**Information supplied**:
++++++++++++++++++++
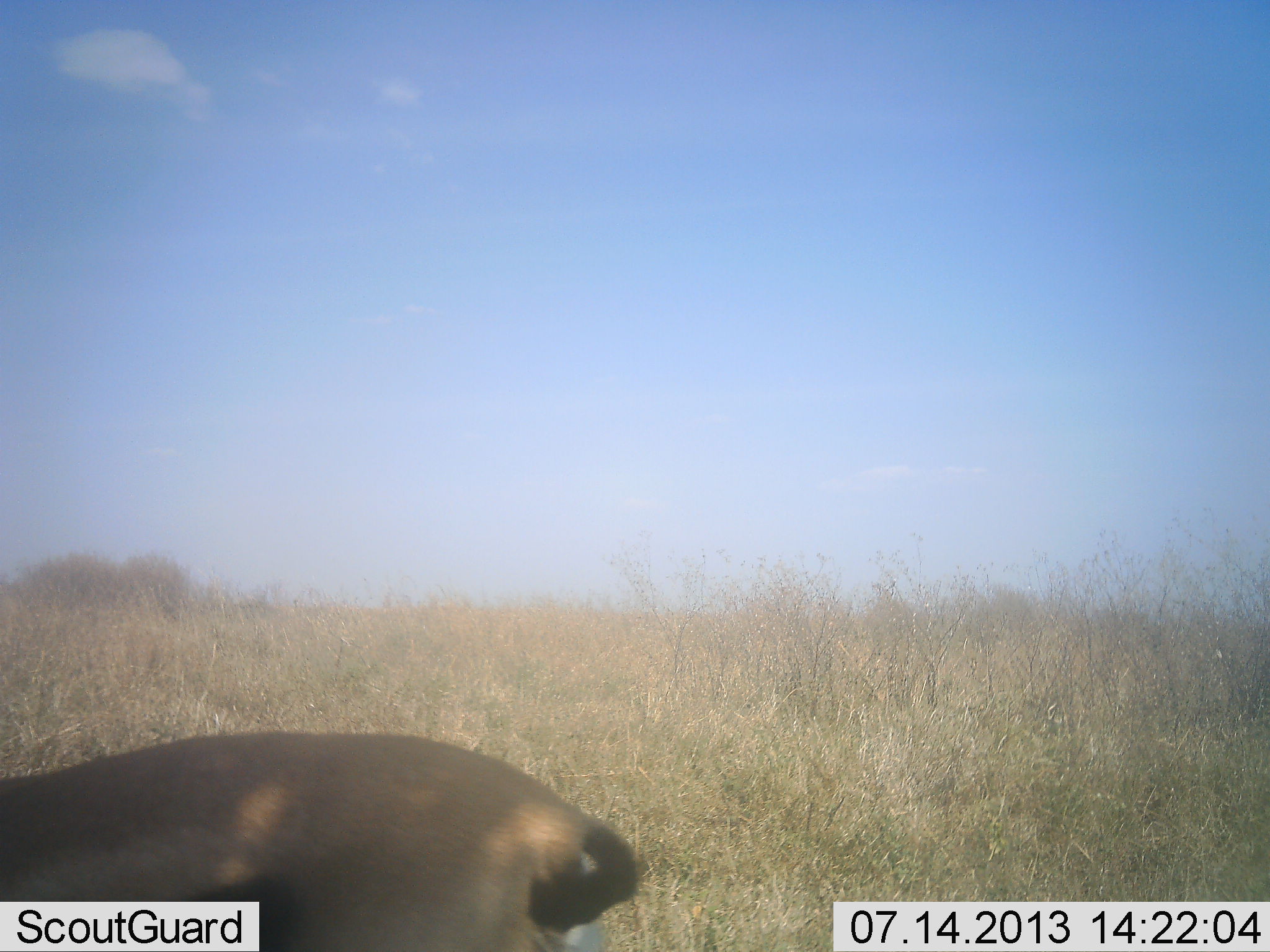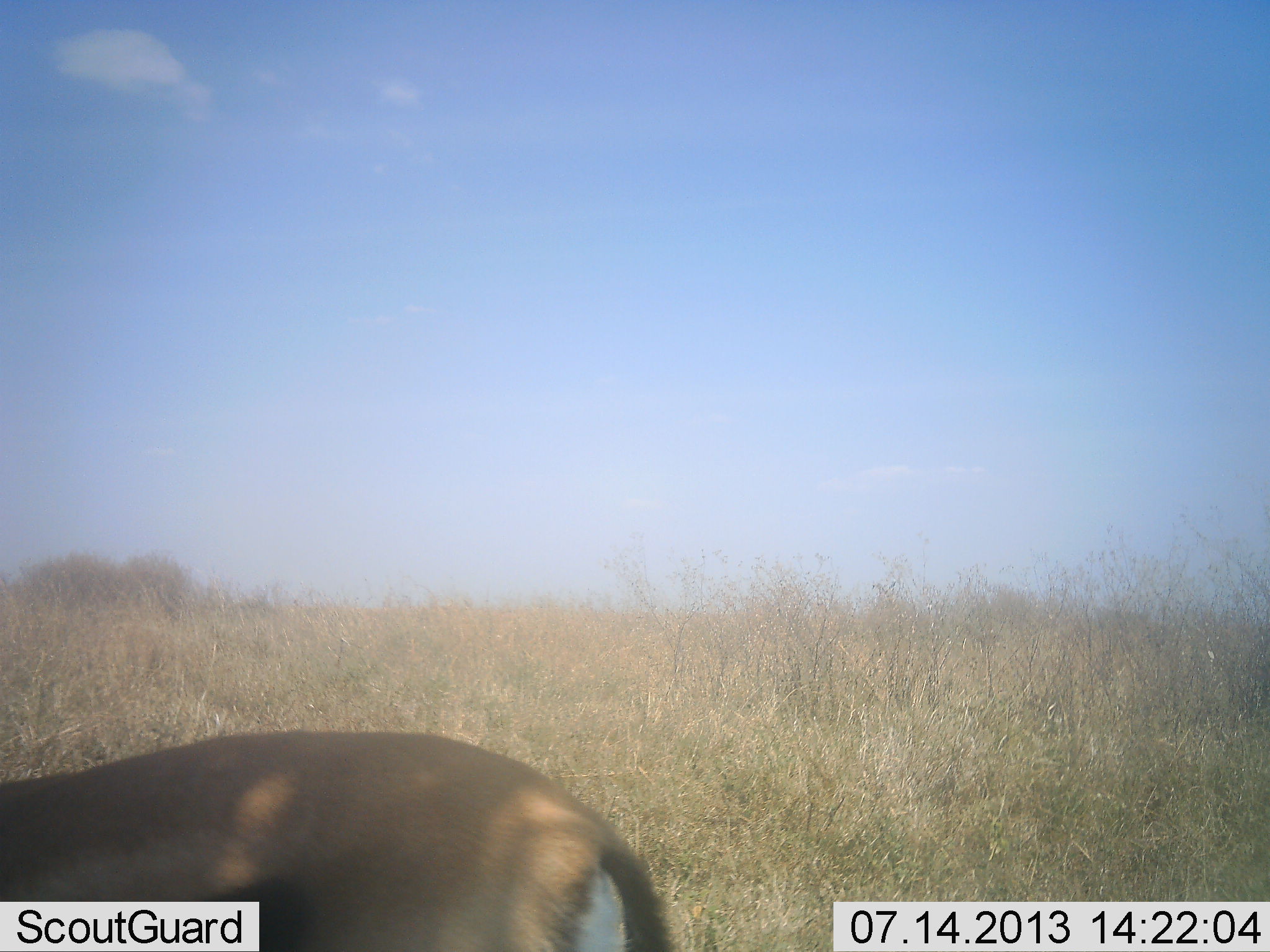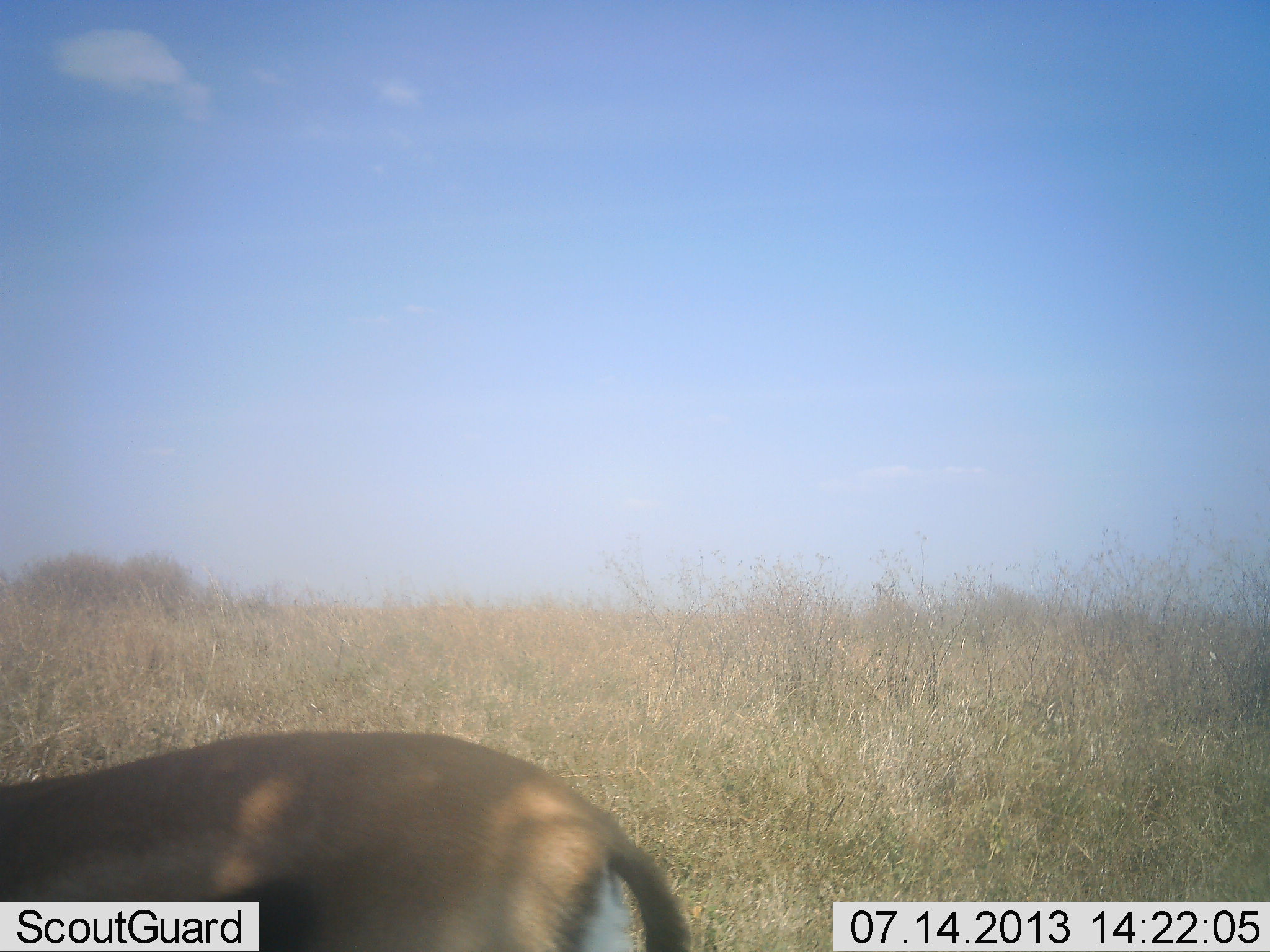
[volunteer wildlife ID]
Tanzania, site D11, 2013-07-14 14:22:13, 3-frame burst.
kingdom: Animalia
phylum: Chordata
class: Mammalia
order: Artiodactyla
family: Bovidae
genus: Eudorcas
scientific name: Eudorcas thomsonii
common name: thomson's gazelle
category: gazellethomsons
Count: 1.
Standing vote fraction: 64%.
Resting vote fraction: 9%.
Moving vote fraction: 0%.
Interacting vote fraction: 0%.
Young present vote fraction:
++++++++++++++++++++
**Instructions to follow**: Although the records contain pictures, print only the rest, exactly as written.

**Your solution**:
[volunteer wildlife ID]
Tanzania, site D11, 2013-07-14 14:22:13, 3-frame burst.
kingdom: Animalia
phylum: Chordata
class: Mammalia
order: Artiodactyla
family: Bovidae
genus: Eudorcas
scientific name: Eudorcas thomsonii
common name: thomson's gazelle
category: gazellethomsons
Count: 1.
Standing vote fraction: 64%.
Resting vote fraction: 9%.
Moving vote fraction: 0%.
Interacting vote fraction: 0%.
Young present vote fraction:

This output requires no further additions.